Paramore's lead singer Hayley Williams is no stranger to emotional pain, and she’s not afraid to bear it all on her sophomore solo album, FLOWERS for VASES / descansos. Williams’ album explores the dissolution of her decade–long relationship with guitarist Chad Gilbert, compounded by the isolation of quarantine and COVID–19 life. It’s only the second time we have heard her sing since Paramore’s last album, 2017's After Laughter, but the group's spunky pop sound in “Rose–Colored Boy” has metamorphosed into a haunting indie reincarnation for Williams' solo endeavor in tracks like “Find Me Here.” 





Following her 2020 solo debut, Petals for Armor, Williams explained why she wanted to foray into independent music without her longtime band, saying, “These stories are so personal, and I didn’t really want to give this to something that, to me, already has a legacy.” We see Williams continue to piece herself back together through indie folk melodies in FLOWERS for VASES / descansos, reminiscing about a broken relationship and the carnage left in its wake. 

Poetry and pain intertwine even within the title of her album. Descansos, small crosses left in remembrance of sites of "unexpected and violent" deaths, mark songs trying to make sense of her complicated perspective of love. It’s often gritty: she asks us “But I’ll let my body bleed out, leaning to my left side / If your part of me is gone now, do I wanna survive?“ and the desperation is almost too intimate, too raw to bear comfortably. 

At times, Williams fumbles over somewhat repetitive lyrics, but her powerful voice lifts each track to showcase a more muted, husky tone. Beyond her vocal prowess, Williams' skills as a composer shine through instrumental reprieve in “descansos.” Daniel James, who produced FLOWERS for VASES / descansos, praised Williams for playing every instrument featured on her album—each strum of the guitar on "Trigger" and snap of the snare drum in "Over Those Hills" is Williams. In this way, the album is a dissection of a pop punk rockstar, each fiber of its existence a personal piece of herself. 
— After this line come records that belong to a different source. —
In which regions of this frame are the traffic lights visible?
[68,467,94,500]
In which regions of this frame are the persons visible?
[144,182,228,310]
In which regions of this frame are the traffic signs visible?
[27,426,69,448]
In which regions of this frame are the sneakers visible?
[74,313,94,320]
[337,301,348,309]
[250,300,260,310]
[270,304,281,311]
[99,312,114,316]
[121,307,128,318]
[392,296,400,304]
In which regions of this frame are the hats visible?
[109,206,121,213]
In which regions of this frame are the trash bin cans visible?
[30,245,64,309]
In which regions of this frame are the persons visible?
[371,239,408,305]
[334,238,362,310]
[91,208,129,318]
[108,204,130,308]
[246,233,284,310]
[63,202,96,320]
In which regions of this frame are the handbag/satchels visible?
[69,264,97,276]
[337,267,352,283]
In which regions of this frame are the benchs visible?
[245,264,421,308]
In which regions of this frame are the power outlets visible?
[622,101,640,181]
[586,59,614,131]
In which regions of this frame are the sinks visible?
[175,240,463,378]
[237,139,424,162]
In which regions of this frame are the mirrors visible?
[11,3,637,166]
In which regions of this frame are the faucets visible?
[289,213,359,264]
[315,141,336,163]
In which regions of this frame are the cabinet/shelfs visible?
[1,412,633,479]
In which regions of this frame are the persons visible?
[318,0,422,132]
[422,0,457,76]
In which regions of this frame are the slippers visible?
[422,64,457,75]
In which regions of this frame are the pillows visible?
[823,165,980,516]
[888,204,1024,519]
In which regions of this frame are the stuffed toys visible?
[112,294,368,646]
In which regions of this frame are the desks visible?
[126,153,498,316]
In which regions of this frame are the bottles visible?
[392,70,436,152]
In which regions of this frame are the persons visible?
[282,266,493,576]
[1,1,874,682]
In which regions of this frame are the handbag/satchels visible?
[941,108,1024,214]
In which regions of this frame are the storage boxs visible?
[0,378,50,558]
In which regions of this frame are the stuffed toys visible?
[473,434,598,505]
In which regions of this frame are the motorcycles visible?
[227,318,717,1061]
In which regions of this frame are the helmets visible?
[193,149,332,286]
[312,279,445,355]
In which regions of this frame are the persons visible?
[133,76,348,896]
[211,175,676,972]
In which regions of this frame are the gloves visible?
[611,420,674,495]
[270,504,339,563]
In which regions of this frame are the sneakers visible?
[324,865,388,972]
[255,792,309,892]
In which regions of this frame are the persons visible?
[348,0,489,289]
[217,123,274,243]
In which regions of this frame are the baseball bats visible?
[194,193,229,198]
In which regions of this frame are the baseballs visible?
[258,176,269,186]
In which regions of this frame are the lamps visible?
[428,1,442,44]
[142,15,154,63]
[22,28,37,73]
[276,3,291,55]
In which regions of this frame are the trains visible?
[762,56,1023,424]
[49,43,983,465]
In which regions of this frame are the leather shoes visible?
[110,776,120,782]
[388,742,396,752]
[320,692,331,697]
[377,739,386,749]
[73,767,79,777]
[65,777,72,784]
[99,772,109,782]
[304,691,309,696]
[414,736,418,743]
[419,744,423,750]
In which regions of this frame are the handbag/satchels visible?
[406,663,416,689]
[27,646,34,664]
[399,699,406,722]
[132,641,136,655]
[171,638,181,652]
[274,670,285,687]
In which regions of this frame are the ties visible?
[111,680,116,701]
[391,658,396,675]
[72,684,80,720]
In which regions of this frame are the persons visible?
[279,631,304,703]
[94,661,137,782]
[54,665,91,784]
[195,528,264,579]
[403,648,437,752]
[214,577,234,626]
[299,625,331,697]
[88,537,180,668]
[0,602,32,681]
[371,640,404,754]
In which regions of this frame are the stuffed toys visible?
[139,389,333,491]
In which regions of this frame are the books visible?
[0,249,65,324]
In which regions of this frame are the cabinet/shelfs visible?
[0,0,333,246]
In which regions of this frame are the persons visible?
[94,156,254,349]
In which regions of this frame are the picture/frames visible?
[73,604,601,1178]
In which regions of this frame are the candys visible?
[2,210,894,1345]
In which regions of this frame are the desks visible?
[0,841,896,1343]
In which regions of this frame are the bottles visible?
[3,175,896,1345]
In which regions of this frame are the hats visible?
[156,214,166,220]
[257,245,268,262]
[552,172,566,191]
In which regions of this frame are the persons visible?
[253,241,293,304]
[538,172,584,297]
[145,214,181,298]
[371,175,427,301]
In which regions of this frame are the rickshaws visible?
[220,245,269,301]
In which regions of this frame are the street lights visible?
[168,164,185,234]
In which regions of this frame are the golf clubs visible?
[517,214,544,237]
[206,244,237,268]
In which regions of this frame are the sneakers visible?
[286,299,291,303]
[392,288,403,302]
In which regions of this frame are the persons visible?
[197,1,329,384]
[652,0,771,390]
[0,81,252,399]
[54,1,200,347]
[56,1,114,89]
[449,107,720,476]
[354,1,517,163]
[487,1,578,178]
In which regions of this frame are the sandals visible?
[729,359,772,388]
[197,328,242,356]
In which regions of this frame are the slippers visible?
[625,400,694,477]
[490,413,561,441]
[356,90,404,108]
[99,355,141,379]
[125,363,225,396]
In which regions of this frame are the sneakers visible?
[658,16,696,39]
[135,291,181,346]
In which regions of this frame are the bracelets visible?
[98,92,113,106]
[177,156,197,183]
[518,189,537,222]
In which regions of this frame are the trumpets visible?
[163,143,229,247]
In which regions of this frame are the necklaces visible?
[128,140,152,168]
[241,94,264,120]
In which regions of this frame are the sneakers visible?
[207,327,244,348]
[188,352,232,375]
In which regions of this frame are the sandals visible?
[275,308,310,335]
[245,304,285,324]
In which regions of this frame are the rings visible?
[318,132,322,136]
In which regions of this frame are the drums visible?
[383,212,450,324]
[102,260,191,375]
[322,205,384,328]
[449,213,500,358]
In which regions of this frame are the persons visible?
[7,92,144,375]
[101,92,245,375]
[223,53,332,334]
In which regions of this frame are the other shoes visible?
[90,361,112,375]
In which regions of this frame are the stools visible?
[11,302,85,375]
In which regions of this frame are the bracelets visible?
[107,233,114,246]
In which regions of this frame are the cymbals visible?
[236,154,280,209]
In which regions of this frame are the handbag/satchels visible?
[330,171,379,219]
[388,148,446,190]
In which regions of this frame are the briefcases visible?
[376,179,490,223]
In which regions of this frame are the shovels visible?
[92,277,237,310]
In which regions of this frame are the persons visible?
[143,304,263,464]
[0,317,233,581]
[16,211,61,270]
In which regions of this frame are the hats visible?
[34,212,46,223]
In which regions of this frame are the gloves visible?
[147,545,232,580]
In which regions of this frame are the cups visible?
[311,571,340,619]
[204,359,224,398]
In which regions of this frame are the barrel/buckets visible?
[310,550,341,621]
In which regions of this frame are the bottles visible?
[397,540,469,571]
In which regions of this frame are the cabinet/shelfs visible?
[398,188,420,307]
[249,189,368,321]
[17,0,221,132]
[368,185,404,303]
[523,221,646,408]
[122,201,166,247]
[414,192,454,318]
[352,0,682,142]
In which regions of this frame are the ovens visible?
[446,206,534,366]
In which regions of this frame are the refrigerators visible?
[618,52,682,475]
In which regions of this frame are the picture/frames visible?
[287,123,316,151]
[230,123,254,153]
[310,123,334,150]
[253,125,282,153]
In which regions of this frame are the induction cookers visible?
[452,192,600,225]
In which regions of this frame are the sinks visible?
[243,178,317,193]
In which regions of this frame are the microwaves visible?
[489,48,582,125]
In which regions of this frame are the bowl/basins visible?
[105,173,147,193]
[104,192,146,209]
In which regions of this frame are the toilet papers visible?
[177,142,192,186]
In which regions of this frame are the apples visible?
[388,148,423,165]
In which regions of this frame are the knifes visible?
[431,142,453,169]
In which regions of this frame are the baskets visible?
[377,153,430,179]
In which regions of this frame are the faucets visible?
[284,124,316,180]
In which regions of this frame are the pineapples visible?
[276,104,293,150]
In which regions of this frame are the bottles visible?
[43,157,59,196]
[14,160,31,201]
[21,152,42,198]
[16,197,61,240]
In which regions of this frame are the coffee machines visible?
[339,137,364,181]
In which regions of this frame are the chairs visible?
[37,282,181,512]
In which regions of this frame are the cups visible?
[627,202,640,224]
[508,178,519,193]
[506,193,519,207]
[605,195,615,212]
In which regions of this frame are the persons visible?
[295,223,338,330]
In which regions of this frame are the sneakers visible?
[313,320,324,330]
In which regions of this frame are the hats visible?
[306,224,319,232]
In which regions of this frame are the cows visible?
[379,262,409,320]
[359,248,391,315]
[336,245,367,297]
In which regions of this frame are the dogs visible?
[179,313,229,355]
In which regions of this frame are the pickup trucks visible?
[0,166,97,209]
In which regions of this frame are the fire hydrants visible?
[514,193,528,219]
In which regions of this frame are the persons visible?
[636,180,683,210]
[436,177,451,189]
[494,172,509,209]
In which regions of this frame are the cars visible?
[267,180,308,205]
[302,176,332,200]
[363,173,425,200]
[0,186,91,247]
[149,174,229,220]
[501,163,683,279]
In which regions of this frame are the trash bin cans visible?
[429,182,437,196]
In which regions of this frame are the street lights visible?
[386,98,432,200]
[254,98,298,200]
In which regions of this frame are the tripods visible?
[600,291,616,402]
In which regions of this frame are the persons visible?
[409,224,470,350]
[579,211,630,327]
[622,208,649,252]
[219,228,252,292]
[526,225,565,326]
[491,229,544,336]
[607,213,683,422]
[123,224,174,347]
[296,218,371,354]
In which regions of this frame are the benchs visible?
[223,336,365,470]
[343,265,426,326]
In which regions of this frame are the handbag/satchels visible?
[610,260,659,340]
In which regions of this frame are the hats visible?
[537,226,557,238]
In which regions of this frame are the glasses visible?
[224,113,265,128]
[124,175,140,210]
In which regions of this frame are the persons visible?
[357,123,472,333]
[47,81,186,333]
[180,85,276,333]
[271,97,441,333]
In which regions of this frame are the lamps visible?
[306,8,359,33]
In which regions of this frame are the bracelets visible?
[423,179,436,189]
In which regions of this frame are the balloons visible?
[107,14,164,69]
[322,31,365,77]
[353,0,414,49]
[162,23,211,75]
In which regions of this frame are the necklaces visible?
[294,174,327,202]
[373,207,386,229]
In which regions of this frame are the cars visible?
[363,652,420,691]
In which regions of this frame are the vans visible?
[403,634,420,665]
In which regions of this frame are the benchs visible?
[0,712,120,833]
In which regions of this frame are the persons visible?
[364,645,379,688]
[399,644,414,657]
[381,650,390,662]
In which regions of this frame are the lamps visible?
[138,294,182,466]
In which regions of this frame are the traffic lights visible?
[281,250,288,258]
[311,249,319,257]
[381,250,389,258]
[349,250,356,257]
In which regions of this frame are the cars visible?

Convoluted outlooks on love imbue FLOWERS for VASES / descansos, a motif well–documented throughout Williams' career. Cynicism and creeping fear notably snake their way into one of Paramore's most iconic love songs, "The Only Exception." Williams opens with a memory of her parents' marriage difficulties and ends the first verse with a vow: "And that was the day that I promised / I'd never sing of love if it does not exist." 

A few years after her declaration, Williams belted another Paramore classic with "Still Into You" in 2013. As she sings about the relief Gilbert felt after she confessed her love for him, it seems she has found a relationship worth breaking her original promise. Now, following her divorce, tracks like "Trigger" both eulogize their relationship and return to that vow she once made: "All I ever had to say about love is a sad song."





In many ways, Williams is still dealing with the broken pieces of her past in FLOWERS for VASES / descansos, cutting her hands on the reality of being alone. Her words are laid out, naked on a medical table, punctuated only by sparse instrumentals. Her lyrics haunt with their surgical imagery: she describes herself as "Skin and bones when you're not near me / I'm all skeleton and melody" and references flatlines and missing heartbeats with "Asystole." 

Even with moments of claustrophobic intimacy, Williams isn't solely focused on grieving through descansos of her metaphorical deaths. Liberation and growth are melded with her latest project, marking remembrance of her past self and acknowledging the future. When discussing the album's title, Williams tweeted that she chose "flowers for vases" because "I need to learn how to not hold on to dead things. so I threw out all the dead flowers, replaced them with living."

In Williams' favorite book, Women Who Run With the Wolves, Dr. Clarissa Pinkola Estes writes that every woman dies a thousand deaths within her lifetime. These deaths come in the form of betrayal, broken hearts, and forks in the road that precede major change. Moments like these are marked by descansos, indicators of decisions that alter everything—and Estes believes that "There is a time in our lives ... when a woman has to make a decision ... and that is whether to be bitter or not." Honoring these descansos, seeing them for what they were and were not, and leaving them in the past is the only way to grieve the days that have already slipped away. In FLOWERS for VASES / descansos, Williams is surrounded by pain—but she refuses to drown in it. Her descansos, confessions about all of the disappointments, heartbreak, and broken aspirations, all lie exactly where they belong: in the past, a final resting place for what once was.